If you are kind enough to take the time to read my ramblings please be assured that the
concept is not entirely pie in the sky, the first unit has been built and its little sensorimotor
system is buzzing away waiting for a brain to tell it what to do.

I will present the progress in stages. Part one attached.

Project_Arachne_Part1_Concept.pdf (166.6 KB)

I found the PDF to be interesting, promising, and well written; I’m looking forward to reading the upcoming parts. The project title hints that the design of the robot(s) might be modeled after spiders (e.g., compound eyes, several legs). If so, I approve; Monty shouldn’t be too firmly tied to accidents of mammalian biology…

Hi @Rich_Morin

Thank you for the compliment. Yes, it has six legs for inherent stability, hence the name (gonna get some letters about that one).

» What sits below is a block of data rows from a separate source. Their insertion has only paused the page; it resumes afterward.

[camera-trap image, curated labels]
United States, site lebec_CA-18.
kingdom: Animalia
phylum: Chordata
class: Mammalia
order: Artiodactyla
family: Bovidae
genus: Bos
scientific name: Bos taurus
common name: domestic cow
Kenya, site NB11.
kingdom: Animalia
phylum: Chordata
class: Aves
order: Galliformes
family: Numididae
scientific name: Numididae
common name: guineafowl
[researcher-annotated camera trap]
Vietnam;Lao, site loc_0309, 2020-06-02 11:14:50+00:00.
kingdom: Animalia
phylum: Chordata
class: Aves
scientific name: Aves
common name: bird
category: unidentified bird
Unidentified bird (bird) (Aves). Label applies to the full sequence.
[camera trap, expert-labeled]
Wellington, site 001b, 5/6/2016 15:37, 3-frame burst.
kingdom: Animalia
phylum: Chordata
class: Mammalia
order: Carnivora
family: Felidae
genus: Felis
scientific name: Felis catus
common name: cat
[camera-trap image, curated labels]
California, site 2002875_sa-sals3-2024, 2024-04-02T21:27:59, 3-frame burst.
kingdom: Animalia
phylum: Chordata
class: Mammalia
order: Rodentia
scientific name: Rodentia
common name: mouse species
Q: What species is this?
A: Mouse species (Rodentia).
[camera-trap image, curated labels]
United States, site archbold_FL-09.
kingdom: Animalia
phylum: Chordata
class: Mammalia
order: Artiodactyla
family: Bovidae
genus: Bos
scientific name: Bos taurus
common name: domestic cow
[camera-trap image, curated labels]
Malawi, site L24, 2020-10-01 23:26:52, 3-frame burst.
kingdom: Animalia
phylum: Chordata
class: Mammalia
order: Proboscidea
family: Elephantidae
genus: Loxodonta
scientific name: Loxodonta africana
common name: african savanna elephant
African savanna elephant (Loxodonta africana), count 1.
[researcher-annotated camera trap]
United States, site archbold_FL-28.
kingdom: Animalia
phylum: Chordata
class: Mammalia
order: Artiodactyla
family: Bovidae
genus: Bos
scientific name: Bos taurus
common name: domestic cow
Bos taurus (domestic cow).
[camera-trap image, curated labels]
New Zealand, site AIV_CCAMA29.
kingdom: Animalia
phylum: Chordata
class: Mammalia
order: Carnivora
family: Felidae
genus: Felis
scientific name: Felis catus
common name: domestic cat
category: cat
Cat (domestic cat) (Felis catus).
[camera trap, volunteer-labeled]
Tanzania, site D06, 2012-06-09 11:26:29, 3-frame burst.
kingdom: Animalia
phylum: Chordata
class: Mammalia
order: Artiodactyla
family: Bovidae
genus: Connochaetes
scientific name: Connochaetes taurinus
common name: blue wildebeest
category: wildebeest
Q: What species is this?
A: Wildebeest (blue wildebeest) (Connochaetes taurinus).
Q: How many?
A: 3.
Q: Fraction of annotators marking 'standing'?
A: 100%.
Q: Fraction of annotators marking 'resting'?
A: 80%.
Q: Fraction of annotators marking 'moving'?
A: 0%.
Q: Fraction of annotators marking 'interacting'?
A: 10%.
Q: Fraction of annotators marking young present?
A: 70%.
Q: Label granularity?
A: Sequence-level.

Actually Arachne is from Greek mythology, a weaver who believed she could weave better than the goddess Athena. Make of that what you will

Alex

@Alex I look forward to part two. I’d liked the analogy of the Wright brothers not trying to build a jumbo jet but rather attempting to implement the simplest possible thing capable of powered flight.

FWIW, a quick search came up with a number of hexapedal robot kits (e.g., for STEM projects). Some of these look large enough to support added sensors and effectors. Also, they might be able to navigate a garden, etc.

FYI, Benedict Jacka’s Alex Verus series (highly recommended if you like that sort of thing :-) features a giant, sentient spider named Arachne.

Hi @Rich_Morin

Yes, there are several hexapod kits out there. I actually started the project using the Freenove kit
and trying to modify it. But I realised I was going down the same track as the robot arm, that of building a machine with no sensory feedback from its skeletal muscular system. @vclay, in her dissertation ‘Learning as an Active, Sensorimotor Process’ says that ‘cognition is not just a product of the brain, but the whole body, its sensors, and effectors.’
This, I think, is the difference between building a machine and building an artificial creature. I didn’t check them all, but I don’t think any of the kits have that level of feedback. Modifications to the Freenove kit would have to be so extensive I may as well start the design from scratch, so I did.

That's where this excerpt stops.